━━━━━ ENTRIES SUPPLIED ━━━━━
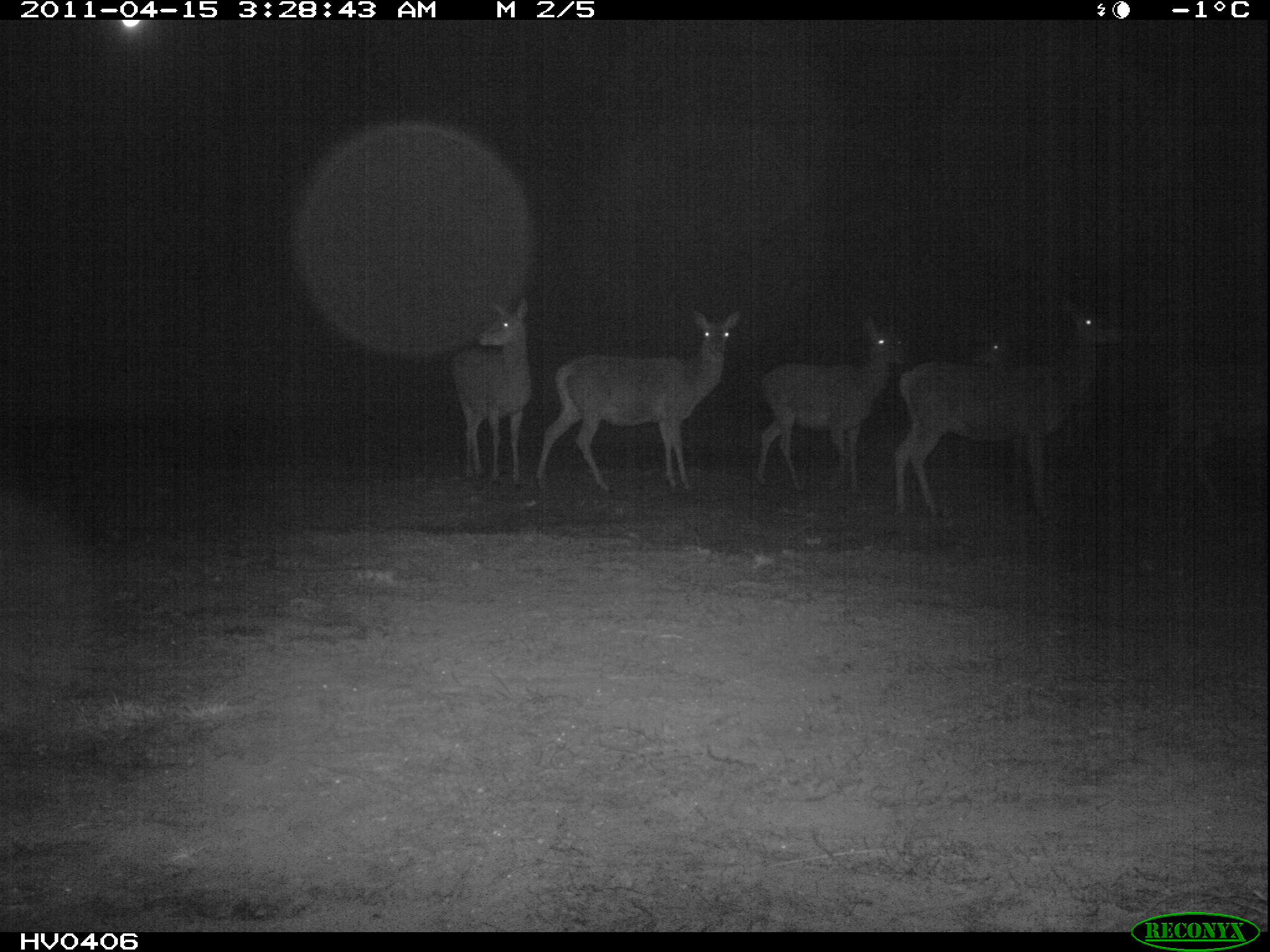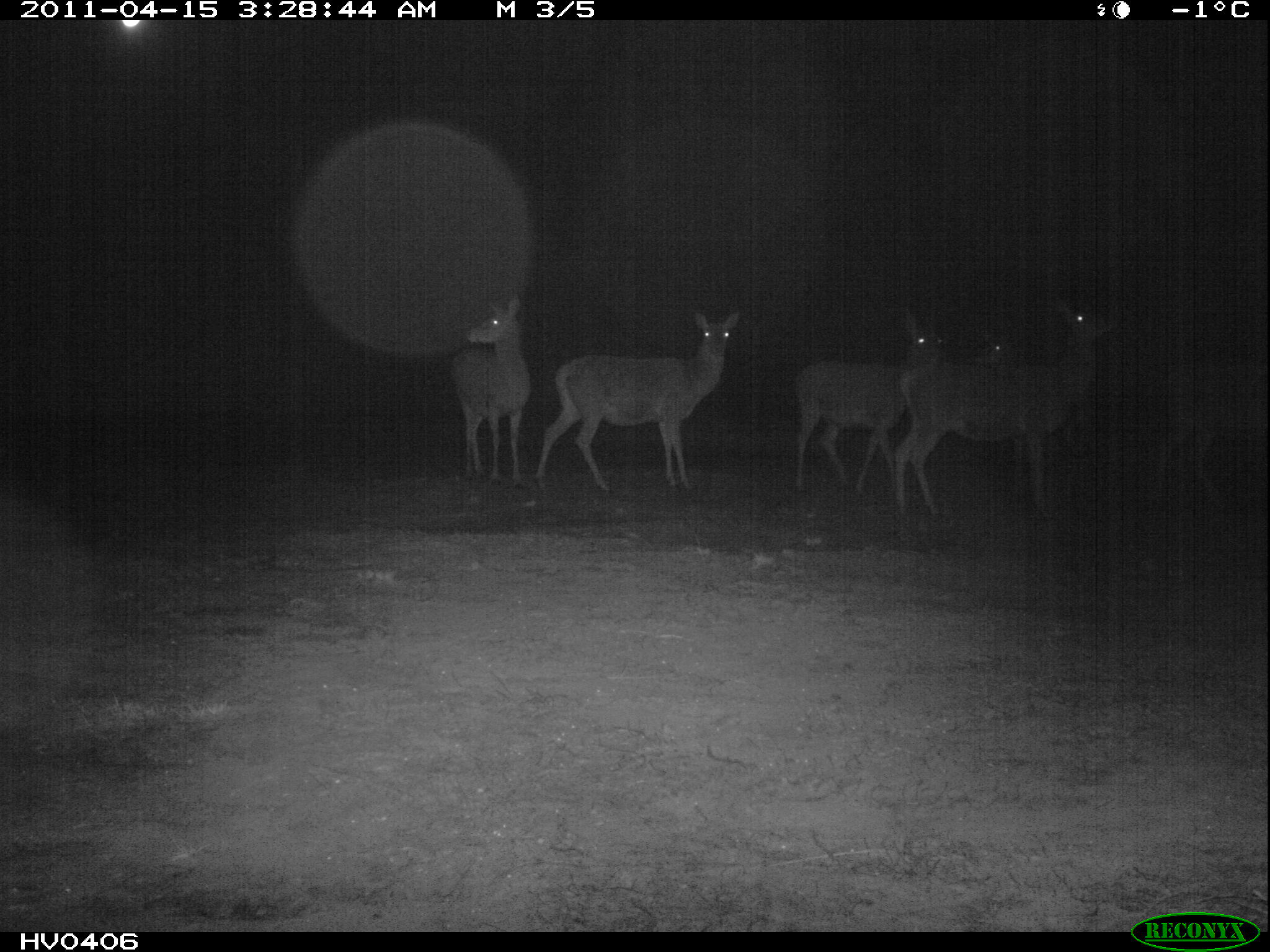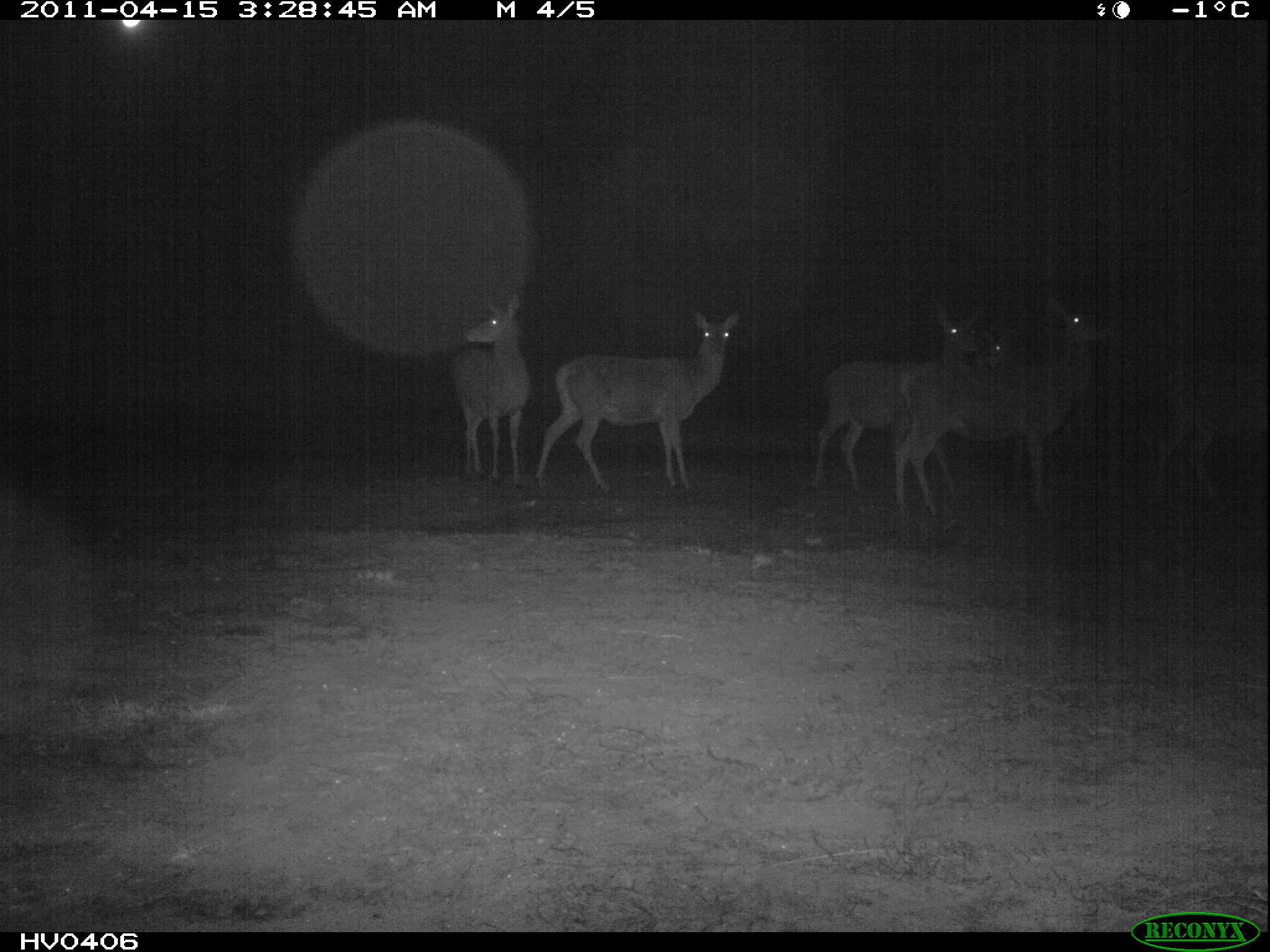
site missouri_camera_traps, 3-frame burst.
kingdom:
━━━━━
━━━━━ ENTRIES SUPPLIED ━━━━━
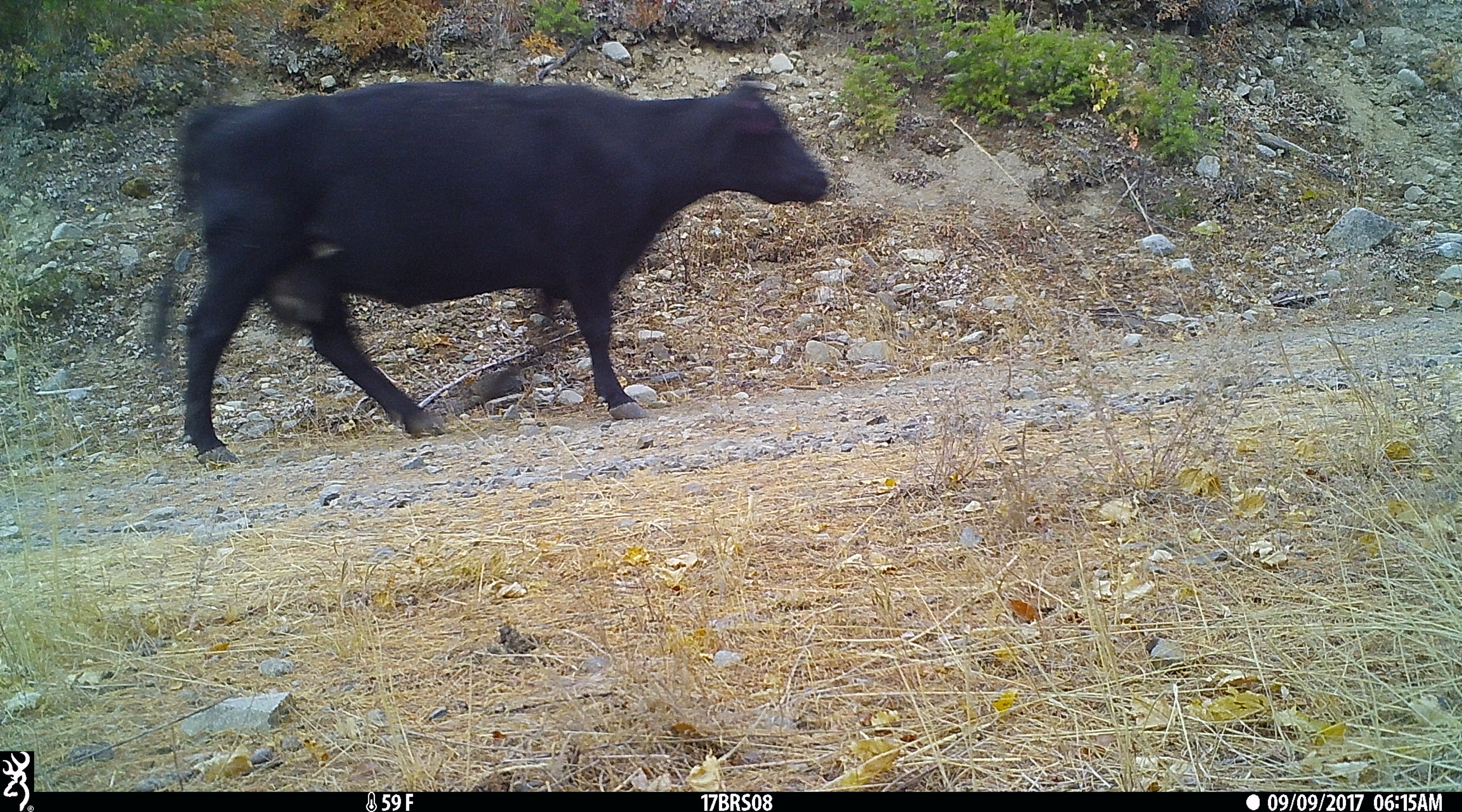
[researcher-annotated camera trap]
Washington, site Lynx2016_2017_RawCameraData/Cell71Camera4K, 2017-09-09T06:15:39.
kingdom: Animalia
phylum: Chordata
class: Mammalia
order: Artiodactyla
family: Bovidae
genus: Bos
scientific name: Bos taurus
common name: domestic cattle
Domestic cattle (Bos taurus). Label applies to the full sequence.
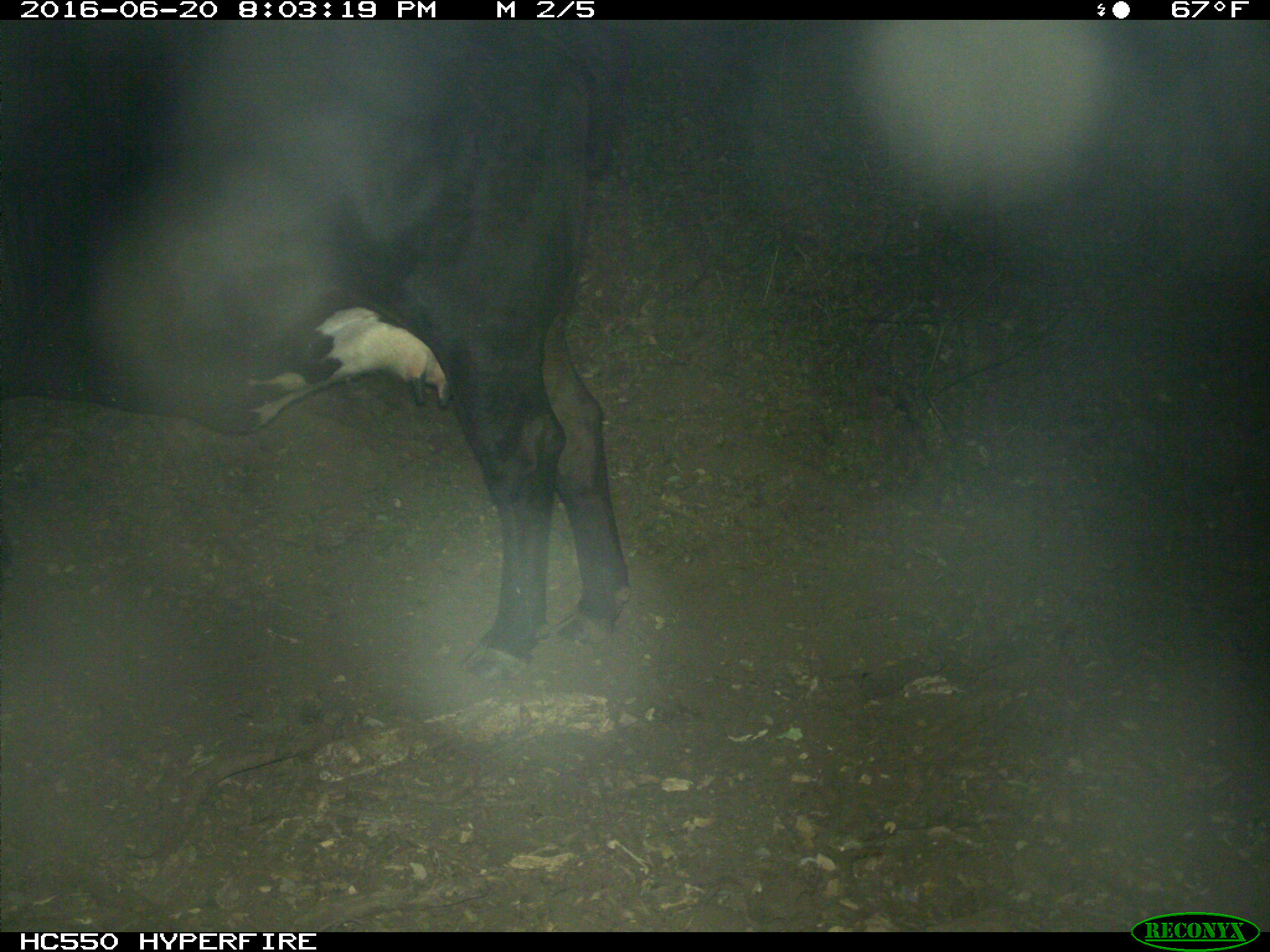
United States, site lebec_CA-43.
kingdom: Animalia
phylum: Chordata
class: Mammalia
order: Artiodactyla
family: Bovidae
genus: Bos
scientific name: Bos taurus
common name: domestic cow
━━━━━
━━━━━ ENTRIES SUPPLIED ━━━━━
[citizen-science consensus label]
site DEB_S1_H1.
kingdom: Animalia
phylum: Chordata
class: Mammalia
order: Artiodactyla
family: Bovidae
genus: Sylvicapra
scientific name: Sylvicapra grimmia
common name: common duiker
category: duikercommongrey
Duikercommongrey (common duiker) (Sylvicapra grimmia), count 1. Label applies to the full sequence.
━━━━━
In the listing above, transcribe exactly everything from the line containing "site DEB_S1_H1." down to the line containing "common name: common duiker", including both and nothing more.

**SOLVED EXERCISE**
site DEB_S1_H1.
kingdom: Animalia
phylum: Chordata
class: Mammalia
order: Artiodactyla
family: Bovidae
genus: Sylvicapra
scientific name: Sylvicapra grimmia
common name: common duiker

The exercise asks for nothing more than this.